(Brief A)
Copy from the book recommendation below, beginning at the words "Friday, May 28, 2010" and stopping after the words "to The New Yorker.".
-- BEGIN Quoted text --
Friday, May 28, 2010

Book Recommendation: Malcolm Gladwell's "What the Dog Saw"

Malcolm Gladwell, a staff writer at The New Yorker, is interested in success (and failure), of individuals, of organizations, of ketchup. Gladwell, who in his previous bestselling book, Outliers, made the 10,000 hour rule famous (a theory I was so taken with as to make it the heart of a lecture I give at the university where I teach), is the reason I started subscribing to The New Yorker.

His most recent book, What the Dog Saw, is a collection of his best New Yorker articles
dating back to 1996.

I was 18 the first time I really became aware of The New Yorker. I was deep into what seemed at the time the most important romantic relationship of my life (it lasted 3 months); the girl's father subscribed to the magazine. He kept stacks in one of the suburban house's bathrooms, the basement bathroom, I think. I didn't like it. The magazine, I mean. The bathroom was fine. But The New Yorker bothered me. It bothered me because it intimidated me. The cartoons didn't make immediate Jughead sense (I am visually stunted, though, to say the least), but also to open a New Yorker - it was so dense and pompous. Screw that, I thought.
-- END Quoted text --
-- BEGIN Data entries --
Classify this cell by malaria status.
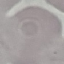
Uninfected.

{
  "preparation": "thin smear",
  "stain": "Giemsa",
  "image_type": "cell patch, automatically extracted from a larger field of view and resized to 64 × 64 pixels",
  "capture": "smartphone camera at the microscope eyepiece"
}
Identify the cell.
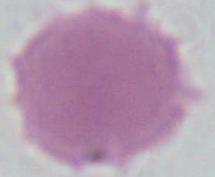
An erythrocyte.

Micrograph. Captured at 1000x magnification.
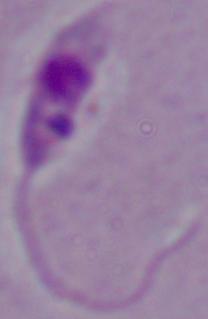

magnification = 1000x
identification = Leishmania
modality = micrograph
-- END Data entries --
-- BEGIN Data entries --
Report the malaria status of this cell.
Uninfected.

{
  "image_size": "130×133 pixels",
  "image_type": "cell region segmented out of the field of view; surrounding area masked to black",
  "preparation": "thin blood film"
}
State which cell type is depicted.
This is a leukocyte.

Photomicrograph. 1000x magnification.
-- END Data entries --
(Brief B)
In the first block of entries above, start at the line that has "Classify this cell by malaria status." and stop after the line that has "modality = micrograph", then arrange those lines as a numbered list. Skip blank lines and leave out the pictures.

(Correct result A)
Friday, May 28, 2010

Book Recommendation: Malcolm Gladwell's "What the Dog Saw"

Malcolm Gladwell, a staff writer at The New Yorker, is interested in success (and failure), of individuals, of organizations, of ketchup. Gladwell, who in his previous bestselling book, Outliers, made the 10,000 hour rule famous (a theory I was so taken with as to make it the heart of a lecture I give at the university where I teach), is the reason I started subscribing to The New Yorker.

(Correct result B)
1. Classify this cell by malaria status.
2. Uninfected.
3. {
4.   "preparation": "thin smear",
5.   "stain": "Giemsa",
6.   "image_type": "cell patch, automatically extracted from a larger field of view and resized to 64 × 64 pixels",
7.   "capture": "smartphone camera at the microscope eyepiece"
8. }
9. Identify the cell.
10. An erythrocyte.
11. Micrograph. Captured at 1000x magnification.
12. magnification = 1000x
13. identification = Leishmania
14. modality = micrograph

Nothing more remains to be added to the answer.